Alors que la population gazaouie se fait massacrer sous nos yeux et que l’on déplore « l’impuissance » de la communauté internationale à faire cesser l’horreur, nous allons commémorer, le 7 avril, les 30 ans du génocide des Tutsi du Rwanda.
30 ans durant lesquels les rescapé·e·s et leurs proches survivent et cherchent à comprendre comment a pu se commettre le dernier génocide du XXe siècle sous les yeux « impuissants » de la communauté internationale.
30 ans, c’est la durée qu’il a fallu à la justice française pour ne condamner définitivement que 4 des génocidaires réfugiés en France sur la trentaine de dossiers en cours.

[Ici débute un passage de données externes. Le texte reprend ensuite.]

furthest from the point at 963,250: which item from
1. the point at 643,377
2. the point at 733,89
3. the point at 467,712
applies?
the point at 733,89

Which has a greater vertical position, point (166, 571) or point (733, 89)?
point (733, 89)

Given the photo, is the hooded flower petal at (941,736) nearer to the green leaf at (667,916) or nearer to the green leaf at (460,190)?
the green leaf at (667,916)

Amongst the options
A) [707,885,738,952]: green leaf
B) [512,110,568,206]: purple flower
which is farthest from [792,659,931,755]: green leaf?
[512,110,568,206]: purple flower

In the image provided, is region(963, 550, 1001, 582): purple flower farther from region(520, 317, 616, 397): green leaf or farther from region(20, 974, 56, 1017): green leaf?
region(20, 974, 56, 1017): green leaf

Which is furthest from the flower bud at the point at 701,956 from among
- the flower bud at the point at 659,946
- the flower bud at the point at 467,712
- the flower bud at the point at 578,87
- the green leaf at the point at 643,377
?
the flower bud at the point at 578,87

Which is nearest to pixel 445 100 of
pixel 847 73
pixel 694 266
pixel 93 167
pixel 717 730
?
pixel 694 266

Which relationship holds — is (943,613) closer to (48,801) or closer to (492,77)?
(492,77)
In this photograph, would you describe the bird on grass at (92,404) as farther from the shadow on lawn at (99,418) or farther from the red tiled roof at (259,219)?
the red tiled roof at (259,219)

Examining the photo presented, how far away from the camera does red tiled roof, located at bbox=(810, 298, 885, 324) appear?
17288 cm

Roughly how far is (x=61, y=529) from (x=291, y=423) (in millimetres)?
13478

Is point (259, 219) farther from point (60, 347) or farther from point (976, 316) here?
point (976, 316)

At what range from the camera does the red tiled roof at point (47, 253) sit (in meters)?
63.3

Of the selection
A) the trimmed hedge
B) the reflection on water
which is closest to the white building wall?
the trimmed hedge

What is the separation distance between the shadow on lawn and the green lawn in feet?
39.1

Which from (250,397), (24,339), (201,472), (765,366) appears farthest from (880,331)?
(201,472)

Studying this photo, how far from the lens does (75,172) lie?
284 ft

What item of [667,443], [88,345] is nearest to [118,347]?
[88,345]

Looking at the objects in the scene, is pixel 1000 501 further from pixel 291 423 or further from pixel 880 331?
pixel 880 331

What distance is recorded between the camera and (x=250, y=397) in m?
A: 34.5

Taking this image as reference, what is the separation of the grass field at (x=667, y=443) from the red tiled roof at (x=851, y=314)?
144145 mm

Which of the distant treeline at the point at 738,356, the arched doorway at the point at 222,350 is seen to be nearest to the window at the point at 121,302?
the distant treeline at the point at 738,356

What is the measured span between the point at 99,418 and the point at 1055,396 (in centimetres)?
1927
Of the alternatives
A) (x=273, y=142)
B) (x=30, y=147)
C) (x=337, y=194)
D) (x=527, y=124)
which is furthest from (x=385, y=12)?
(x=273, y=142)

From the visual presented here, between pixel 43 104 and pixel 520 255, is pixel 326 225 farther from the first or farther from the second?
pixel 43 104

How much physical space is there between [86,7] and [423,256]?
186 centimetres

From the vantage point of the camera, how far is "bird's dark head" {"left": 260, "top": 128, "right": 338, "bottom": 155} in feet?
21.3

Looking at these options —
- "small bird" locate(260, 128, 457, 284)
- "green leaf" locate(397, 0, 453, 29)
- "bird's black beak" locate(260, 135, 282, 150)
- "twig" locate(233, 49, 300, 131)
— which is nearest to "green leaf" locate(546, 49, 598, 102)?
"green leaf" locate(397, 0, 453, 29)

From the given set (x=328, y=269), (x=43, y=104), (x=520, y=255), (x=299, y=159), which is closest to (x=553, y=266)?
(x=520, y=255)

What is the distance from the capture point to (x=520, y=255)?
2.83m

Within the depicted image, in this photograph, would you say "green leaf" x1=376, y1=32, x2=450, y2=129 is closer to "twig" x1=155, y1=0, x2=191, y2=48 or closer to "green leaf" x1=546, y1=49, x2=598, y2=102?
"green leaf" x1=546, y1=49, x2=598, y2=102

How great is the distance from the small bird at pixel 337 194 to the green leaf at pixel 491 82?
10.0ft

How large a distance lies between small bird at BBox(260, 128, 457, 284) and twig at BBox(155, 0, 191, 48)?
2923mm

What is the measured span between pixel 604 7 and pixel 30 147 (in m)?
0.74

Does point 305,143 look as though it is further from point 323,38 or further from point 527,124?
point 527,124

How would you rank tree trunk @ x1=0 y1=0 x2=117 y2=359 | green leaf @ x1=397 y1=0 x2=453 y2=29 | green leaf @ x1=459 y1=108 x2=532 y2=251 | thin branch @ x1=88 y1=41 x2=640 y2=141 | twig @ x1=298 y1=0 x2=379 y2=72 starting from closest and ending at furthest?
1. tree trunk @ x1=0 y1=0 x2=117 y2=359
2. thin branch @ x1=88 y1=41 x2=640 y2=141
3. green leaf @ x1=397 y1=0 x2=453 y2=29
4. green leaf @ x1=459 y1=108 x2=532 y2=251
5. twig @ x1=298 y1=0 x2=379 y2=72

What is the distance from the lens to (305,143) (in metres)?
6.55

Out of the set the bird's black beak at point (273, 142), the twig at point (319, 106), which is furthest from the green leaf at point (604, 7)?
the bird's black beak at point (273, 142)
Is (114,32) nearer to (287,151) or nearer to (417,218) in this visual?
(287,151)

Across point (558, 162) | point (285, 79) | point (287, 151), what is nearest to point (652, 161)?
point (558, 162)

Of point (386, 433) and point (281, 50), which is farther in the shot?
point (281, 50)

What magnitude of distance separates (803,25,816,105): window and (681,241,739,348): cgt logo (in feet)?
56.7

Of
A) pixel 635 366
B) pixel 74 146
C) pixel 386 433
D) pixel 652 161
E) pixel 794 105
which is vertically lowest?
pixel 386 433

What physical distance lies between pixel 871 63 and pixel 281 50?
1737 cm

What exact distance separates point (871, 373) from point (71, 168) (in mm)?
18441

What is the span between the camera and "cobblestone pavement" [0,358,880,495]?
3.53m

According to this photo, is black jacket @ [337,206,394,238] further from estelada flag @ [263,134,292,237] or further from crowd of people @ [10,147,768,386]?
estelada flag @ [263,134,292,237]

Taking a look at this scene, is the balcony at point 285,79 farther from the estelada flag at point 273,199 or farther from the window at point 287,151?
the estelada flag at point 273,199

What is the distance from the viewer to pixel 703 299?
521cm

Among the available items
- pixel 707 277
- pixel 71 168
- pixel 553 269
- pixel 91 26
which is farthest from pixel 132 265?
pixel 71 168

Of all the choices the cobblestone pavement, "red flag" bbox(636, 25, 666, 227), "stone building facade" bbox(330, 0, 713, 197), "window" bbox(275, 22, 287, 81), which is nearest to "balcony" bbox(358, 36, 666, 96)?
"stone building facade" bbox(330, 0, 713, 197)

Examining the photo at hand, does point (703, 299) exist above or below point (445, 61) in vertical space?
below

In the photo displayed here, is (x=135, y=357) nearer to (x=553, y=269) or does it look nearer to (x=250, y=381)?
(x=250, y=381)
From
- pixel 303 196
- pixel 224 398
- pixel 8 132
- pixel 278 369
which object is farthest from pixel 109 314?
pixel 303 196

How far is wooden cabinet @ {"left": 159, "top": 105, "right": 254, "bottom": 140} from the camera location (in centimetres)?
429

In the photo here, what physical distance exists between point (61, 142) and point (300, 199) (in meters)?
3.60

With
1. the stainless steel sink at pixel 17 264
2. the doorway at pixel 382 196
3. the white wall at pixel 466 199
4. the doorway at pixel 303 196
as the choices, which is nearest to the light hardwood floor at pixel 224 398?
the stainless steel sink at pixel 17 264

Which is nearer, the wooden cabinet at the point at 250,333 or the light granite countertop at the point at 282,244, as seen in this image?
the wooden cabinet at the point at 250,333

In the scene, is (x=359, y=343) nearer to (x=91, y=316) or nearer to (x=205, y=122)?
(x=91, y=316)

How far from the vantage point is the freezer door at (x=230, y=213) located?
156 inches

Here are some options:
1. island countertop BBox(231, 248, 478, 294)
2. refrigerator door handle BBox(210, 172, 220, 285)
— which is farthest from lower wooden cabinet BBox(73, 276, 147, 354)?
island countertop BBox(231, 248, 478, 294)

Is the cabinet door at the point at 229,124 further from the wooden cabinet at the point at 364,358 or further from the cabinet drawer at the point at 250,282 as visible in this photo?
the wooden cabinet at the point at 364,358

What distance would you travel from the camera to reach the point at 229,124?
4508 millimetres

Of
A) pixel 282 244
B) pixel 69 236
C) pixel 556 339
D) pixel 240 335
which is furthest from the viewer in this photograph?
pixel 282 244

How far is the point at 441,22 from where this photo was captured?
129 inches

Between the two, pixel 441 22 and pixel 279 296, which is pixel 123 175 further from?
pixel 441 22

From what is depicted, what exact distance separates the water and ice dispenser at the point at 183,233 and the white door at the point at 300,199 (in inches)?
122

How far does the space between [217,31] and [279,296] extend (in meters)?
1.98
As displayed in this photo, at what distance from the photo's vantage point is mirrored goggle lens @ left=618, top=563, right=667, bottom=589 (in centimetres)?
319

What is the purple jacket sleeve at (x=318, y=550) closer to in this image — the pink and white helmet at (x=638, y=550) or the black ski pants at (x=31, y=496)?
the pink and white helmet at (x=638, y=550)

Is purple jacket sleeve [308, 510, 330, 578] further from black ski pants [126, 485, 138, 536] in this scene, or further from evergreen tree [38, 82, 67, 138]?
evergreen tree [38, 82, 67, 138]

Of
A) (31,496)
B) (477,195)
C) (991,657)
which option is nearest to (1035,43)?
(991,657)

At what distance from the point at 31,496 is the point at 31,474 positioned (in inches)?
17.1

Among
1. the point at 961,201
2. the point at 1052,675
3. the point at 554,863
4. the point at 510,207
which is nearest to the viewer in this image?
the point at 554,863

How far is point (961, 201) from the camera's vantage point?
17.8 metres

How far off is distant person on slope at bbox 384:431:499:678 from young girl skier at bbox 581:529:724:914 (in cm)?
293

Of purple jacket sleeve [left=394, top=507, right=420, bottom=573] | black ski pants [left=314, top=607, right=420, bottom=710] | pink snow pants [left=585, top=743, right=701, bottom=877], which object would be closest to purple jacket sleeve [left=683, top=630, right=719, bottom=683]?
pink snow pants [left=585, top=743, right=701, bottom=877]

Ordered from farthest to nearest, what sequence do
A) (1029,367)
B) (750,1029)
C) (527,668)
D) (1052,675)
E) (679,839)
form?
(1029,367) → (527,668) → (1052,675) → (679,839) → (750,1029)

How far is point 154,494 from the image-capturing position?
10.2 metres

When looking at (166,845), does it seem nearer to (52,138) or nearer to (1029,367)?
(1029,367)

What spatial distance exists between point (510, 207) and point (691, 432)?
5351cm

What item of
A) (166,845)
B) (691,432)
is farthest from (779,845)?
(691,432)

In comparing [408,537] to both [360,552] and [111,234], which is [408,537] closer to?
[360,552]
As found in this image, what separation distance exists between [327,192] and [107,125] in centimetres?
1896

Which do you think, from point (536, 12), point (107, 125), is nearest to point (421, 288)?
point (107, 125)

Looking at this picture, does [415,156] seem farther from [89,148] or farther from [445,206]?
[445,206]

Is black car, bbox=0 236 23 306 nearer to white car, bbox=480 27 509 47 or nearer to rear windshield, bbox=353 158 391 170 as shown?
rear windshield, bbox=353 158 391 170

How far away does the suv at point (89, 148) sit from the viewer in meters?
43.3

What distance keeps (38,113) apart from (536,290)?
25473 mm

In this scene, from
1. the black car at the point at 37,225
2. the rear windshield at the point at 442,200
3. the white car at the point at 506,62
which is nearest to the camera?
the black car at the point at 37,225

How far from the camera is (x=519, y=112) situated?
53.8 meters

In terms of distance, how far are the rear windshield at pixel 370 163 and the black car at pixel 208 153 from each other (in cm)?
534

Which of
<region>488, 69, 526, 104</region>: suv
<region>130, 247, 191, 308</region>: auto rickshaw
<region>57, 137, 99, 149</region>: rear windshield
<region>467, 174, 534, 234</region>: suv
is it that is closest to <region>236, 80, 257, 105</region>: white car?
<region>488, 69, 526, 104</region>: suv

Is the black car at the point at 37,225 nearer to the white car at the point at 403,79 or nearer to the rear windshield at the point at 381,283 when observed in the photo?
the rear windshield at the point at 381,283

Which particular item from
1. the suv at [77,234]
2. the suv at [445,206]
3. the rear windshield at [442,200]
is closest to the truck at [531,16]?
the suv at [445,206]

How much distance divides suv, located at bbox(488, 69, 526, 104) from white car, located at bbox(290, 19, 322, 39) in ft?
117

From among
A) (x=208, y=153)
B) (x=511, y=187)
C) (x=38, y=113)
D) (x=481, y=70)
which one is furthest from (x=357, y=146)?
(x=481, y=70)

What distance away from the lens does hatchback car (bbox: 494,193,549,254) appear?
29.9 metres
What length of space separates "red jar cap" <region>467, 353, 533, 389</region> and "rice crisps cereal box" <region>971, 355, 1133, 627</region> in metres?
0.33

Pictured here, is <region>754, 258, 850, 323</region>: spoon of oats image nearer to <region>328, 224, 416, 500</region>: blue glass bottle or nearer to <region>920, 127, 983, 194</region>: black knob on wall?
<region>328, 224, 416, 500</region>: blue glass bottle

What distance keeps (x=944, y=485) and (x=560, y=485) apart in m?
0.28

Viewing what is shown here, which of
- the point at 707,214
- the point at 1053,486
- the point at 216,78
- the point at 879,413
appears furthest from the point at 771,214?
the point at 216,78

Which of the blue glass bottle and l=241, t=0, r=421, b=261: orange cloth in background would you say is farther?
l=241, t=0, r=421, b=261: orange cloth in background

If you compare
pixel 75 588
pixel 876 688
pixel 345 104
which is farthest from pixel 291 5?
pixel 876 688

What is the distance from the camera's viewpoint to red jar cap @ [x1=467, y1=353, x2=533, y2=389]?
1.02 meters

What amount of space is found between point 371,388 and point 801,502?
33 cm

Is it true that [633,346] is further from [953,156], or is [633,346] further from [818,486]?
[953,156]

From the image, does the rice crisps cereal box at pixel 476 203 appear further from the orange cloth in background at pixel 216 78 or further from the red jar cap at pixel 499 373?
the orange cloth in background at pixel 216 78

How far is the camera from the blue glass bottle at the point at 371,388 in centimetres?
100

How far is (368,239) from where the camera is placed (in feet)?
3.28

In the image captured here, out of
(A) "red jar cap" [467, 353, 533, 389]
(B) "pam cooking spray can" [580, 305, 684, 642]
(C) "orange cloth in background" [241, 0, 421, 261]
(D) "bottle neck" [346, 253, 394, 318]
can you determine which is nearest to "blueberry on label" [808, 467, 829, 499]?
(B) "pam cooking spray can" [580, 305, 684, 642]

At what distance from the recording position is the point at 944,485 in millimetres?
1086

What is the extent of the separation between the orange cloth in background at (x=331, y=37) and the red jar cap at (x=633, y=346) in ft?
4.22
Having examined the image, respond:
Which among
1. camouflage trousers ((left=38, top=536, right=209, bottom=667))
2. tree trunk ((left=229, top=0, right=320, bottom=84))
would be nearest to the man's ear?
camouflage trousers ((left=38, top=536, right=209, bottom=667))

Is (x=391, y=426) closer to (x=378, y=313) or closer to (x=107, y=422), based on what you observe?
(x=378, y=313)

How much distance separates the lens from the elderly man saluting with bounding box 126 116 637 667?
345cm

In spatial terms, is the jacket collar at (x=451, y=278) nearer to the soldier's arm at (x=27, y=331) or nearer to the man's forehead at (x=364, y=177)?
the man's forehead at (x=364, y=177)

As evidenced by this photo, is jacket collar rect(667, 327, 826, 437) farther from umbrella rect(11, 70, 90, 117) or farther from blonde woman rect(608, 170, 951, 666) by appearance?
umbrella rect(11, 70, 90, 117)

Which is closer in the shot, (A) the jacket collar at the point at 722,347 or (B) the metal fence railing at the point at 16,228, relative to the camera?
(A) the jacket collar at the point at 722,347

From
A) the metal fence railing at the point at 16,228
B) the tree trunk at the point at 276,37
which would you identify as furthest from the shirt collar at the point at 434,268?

30 ans pour que le voile de la vérité soit parcimonieusement soulevé alors que l’exigence de vérité se fait de plus en plus pressante au fur et à mesure que le temps passe. L’ouverture partielle des archives et une prise de conscience du grand public suite à la parution du rapport Duclert sont des avancées, mais les aspects les plus sensibles pour la France restent opaques : qui a commis l’attentat du 6 avril 1994 qui a servi de signal déclencheur et de prétexte au génocide ? Qui a décidé de l’envoi de mercenaires au Rwanda en mai 1994 pour épauler les forces génocidaires ? Comment s’est décidé le réarmement des génocidaires réfugiés au Zaïre après le génocide ?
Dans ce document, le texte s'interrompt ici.